When you repeat the listing below, keep every word exactly and leave out each picture.
Segment Start: Raw data
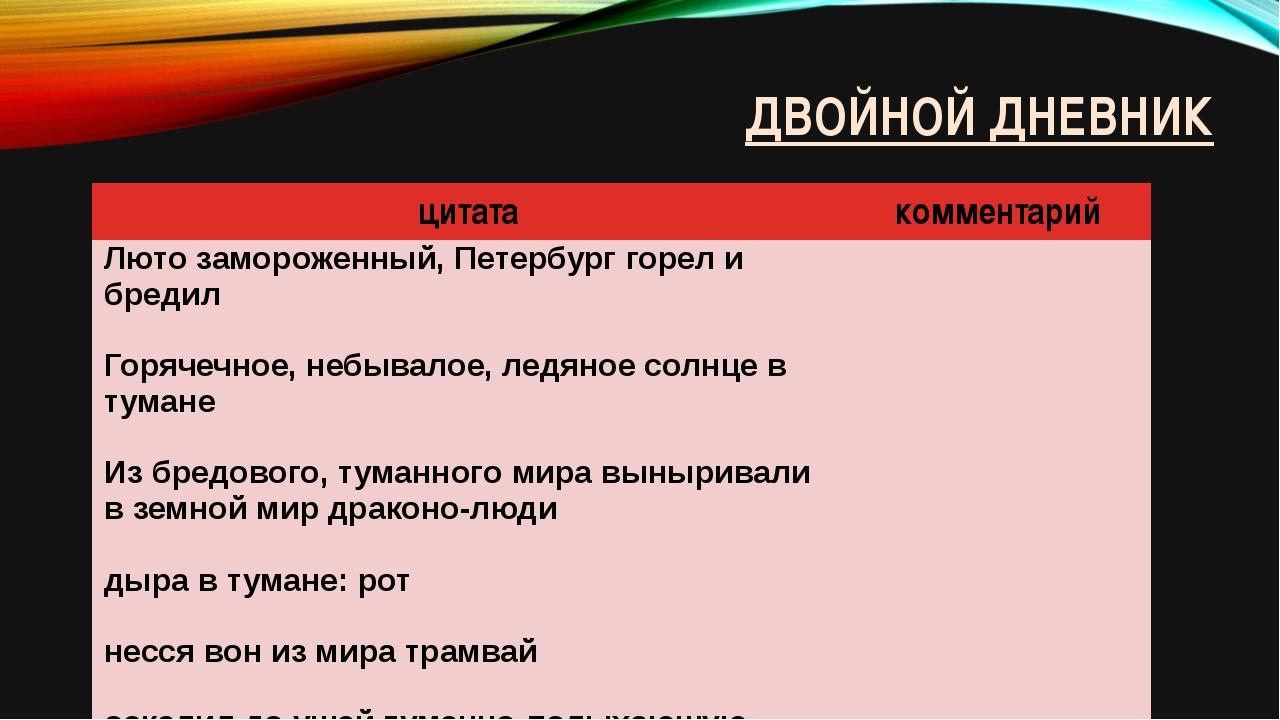 ДВОЙНОЙ ДНЕВНИК цитата комментарий Люто замороженный, Петербург горел и бреди...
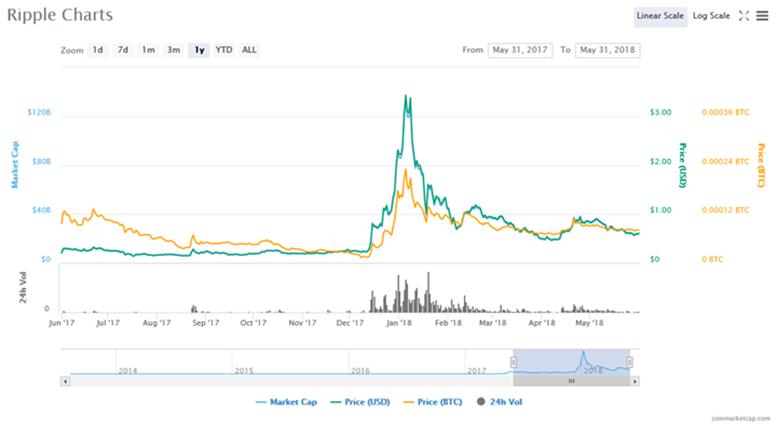 نارضایتی مدیر عامل ریپل از تأثیر پذیری قیمت بیت کوین بر روی قیمت ریپل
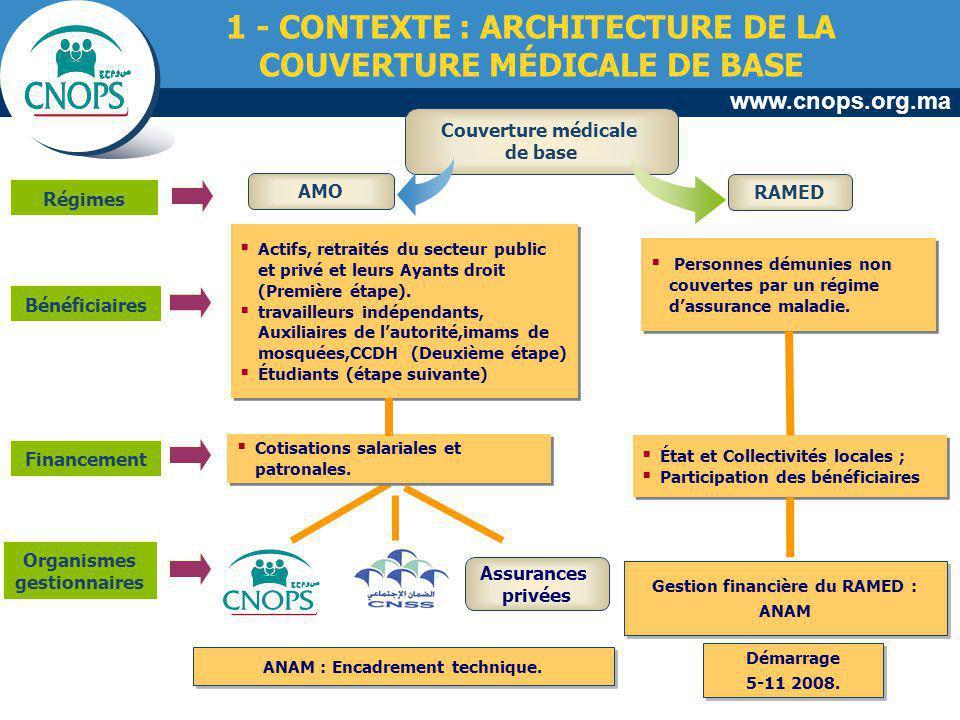 www.cnops.org.ma 1 - CONTEXTE : ARCHITECTURE DE LA COUVERTURE MÉDICALE DE BASE AMO RAMED Couverture médicale de base Actifs, retraités du secteur publ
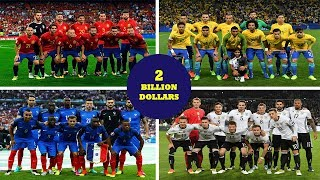 The most expensive squad at world cup 2018 | which country is most valuable squads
Segment End: Raw data
## Answer to the exercise
 ДВОЙНОЙ ДНЕВНИК цитата комментарий Люто замороженный, Петербург горел и бреди...
 نارضایتی مدیر عامل ریپل از تأثیر پذیری قیمت بیت کوین بر روی قیمت ریپل
 www.cnops.org.ma 1 - CONTEXTE : ARCHITECTURE DE LA COUVERTURE MÉDICALE DE BASE AMO RAMED Couverture médicale de base Actifs, retraités du secteur publ
 The most expensive squad at world cup 2018 | which country is most valuable squads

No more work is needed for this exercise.